Visconti produziu clássicos de Bowie como The Man Who Sold the World, Heroes, Lodger e Reality. Do T. Rex, banda liderada pelo Marc Bolan do título da autobiografia, falecido em 1977, Visconti produziu Slider e o mais importante CD do grupo, Electric Warrior. Do Morrissey, ex-Smiths, produziu o aclamado álbum de 2006 Ringleader of the Tormentors. A lista de artistas com quem trabalhou ainda inclui U2, Ziggy Marley, Stranglers, Adam Ant e Thin Lizzy.

Em entrevista à Billboard, Visconti revelou uma de suas memórias, relacionada com o impacto causado pela primeira audição de Sgt. Pepper's Lonely Hearts Club Band, obra-prima dos Beatles. Ele havia acabado de se mudar para a Inglaterra - Visconti nasceu no Brooklyn, Nova York - e um amigo mostrou a ele o álbum dos Fab Four, que ainda nem tinha sido lançado: "Foi a experiência mais 'me belisque, que acho que morri e fui pro céu' que já tive. Mesmo hoje em dia você se pergunta como eles fizeram aquilo".

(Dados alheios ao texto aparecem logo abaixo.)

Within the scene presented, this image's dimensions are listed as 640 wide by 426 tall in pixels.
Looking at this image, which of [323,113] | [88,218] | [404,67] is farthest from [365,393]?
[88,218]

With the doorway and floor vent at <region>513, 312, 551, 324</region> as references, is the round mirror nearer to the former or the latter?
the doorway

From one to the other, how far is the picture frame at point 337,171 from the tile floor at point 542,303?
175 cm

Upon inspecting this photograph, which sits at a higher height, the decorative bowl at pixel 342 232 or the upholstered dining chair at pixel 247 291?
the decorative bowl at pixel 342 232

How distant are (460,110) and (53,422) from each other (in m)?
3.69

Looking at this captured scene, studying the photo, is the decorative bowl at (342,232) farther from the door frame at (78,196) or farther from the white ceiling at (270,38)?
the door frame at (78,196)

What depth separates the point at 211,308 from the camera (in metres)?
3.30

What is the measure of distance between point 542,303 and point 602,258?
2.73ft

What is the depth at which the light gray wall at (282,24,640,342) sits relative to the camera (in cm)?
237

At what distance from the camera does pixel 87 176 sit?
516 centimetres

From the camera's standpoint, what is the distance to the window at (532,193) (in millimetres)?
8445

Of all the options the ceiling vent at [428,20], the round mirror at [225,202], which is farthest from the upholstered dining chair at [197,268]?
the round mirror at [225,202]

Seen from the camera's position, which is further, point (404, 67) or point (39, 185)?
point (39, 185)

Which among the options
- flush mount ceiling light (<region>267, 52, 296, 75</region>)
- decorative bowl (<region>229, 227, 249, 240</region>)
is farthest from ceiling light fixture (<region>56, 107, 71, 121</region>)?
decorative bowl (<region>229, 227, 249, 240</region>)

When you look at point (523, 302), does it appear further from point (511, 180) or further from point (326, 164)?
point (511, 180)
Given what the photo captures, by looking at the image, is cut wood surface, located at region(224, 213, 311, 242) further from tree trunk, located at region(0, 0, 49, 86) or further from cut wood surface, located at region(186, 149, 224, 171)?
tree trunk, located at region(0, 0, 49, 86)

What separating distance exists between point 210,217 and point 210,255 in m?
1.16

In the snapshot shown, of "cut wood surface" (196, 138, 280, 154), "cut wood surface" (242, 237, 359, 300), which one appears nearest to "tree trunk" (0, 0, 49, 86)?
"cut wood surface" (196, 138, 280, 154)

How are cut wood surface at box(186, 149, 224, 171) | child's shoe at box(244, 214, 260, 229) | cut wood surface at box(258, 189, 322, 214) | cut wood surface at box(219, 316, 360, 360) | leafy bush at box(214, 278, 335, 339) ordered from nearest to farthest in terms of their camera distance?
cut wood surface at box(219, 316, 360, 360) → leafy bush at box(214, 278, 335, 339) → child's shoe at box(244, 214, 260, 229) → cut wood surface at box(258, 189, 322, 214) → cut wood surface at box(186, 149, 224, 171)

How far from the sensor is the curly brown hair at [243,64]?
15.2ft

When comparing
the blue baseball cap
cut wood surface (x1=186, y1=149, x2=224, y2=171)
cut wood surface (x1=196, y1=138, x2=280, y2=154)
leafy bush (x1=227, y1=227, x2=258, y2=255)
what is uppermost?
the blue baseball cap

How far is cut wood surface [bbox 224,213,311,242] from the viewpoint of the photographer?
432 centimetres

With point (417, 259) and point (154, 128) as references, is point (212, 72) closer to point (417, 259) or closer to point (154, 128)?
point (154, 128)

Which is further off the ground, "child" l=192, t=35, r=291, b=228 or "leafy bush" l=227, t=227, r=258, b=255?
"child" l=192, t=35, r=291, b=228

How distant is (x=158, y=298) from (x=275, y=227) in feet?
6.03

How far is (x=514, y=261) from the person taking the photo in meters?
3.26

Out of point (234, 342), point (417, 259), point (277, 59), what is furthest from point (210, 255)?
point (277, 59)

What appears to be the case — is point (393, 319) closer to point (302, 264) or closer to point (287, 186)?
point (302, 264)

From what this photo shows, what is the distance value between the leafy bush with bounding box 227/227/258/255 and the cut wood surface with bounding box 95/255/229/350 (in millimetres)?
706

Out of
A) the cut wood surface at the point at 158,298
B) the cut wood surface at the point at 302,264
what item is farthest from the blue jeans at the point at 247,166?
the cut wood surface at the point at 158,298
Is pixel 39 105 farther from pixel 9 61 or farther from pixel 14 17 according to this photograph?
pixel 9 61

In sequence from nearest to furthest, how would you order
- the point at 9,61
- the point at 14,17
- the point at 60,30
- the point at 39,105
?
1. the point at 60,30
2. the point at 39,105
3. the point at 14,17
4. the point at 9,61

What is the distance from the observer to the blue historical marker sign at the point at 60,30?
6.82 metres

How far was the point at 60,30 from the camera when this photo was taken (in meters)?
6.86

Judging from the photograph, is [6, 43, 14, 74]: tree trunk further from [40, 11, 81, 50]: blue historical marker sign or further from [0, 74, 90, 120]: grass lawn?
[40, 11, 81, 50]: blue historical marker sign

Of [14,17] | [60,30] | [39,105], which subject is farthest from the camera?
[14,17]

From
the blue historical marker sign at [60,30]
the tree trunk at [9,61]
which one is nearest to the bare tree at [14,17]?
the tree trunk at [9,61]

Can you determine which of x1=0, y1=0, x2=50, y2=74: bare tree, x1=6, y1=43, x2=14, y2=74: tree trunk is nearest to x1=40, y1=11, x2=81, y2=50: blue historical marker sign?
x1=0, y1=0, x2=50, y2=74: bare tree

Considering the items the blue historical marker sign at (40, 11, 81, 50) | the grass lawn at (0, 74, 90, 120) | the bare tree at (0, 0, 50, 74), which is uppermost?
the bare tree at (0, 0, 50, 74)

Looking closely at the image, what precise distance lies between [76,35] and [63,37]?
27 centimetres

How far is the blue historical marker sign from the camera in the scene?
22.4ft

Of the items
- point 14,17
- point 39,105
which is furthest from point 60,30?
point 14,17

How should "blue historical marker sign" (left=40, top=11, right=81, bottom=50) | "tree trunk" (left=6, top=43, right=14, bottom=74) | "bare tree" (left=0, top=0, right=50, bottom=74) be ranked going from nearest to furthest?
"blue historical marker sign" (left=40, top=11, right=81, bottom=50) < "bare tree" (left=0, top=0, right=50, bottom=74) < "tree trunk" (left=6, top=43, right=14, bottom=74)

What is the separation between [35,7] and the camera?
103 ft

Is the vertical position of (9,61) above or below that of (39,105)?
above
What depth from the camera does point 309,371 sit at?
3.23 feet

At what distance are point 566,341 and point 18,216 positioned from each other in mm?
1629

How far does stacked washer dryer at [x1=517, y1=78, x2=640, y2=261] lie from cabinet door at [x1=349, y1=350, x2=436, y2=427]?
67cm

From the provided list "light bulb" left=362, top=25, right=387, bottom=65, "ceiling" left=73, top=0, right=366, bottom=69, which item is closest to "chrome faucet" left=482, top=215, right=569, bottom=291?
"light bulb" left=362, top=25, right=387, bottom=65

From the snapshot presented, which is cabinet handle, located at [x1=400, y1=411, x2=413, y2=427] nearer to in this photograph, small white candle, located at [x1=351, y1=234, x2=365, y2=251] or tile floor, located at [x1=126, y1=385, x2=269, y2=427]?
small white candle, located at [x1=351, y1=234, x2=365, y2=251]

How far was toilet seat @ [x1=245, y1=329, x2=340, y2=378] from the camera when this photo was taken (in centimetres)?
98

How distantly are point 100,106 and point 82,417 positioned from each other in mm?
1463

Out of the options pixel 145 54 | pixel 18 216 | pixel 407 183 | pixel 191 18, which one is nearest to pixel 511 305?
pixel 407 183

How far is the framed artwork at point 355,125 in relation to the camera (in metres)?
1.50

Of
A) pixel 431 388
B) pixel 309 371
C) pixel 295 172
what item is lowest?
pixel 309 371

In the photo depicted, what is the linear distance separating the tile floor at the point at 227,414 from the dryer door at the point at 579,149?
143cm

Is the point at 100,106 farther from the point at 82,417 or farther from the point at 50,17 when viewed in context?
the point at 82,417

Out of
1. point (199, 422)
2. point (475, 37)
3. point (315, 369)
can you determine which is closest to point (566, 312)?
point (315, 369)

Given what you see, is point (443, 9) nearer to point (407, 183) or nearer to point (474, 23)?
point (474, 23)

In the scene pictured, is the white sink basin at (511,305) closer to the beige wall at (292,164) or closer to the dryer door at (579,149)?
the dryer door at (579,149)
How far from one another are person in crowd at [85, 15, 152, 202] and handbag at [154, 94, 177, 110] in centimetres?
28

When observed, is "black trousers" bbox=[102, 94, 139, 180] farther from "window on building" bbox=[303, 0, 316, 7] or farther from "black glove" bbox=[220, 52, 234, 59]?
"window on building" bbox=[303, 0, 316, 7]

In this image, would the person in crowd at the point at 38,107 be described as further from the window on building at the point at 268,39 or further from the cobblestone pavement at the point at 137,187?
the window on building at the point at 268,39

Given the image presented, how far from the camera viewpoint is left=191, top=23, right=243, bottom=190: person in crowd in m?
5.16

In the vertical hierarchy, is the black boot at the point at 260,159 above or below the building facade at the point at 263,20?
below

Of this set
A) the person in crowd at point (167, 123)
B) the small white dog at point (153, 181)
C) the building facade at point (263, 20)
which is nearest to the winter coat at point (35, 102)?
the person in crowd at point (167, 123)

Além de Bowie, com quem mantém contato constante, Visconti disse que muitas amizades seguiram adiante depois de trabalhar com certos artistas. Ele chegou a arriscar uma opinião a respeito do relacionamento de Marc Bolan com a internet: "Marc teria adorado a internet, apesar de ser um pouco disléxico. Seria interessante ler um e-mail de Marc Bolan, com 'ks' no lugar de 'cs'".

Mas nem tudo são flores na vida do produtor. Ele declarou que teve que encarar alguns pontos de sua vida que preferia ver enterrados: "Tive que reviver algumas coisas que não queria, muitos casamentos desfeitos e uso de drogas. Essas duas coisas foram muito dolorosas de relembrar. Eu entrei em acordo com todas as minhas ex-mulheres, meus tempos com as drogas acabaram há mais de 20 anos e o alcoolismo há sete. Não quero que isso chame a atenção, mas tinha que escrever a respeito. Não há nada que as pessoas não saibam sobre mim agora".

Uma nova cantora e compositora de St. Louis, Kristeen Young, queridinha de Morrissey, é o novo foco de atenção de Visconti. Além dela, a banda Semi-Precious Weapons, uma banda glam de Nova York, está sendo produzida por Visconti. "Eu também fui convidado para fazer o próximo do Morrissey, quando quer que ele seja lançado. Eu amo fazer discos - nunca vou parar".

A gente agradece.

Tony Visconti: The Autobiography — Bowie, Bolan and the Brooklyn Boy por enquanto só está à venda na Amazon do Reino Unido.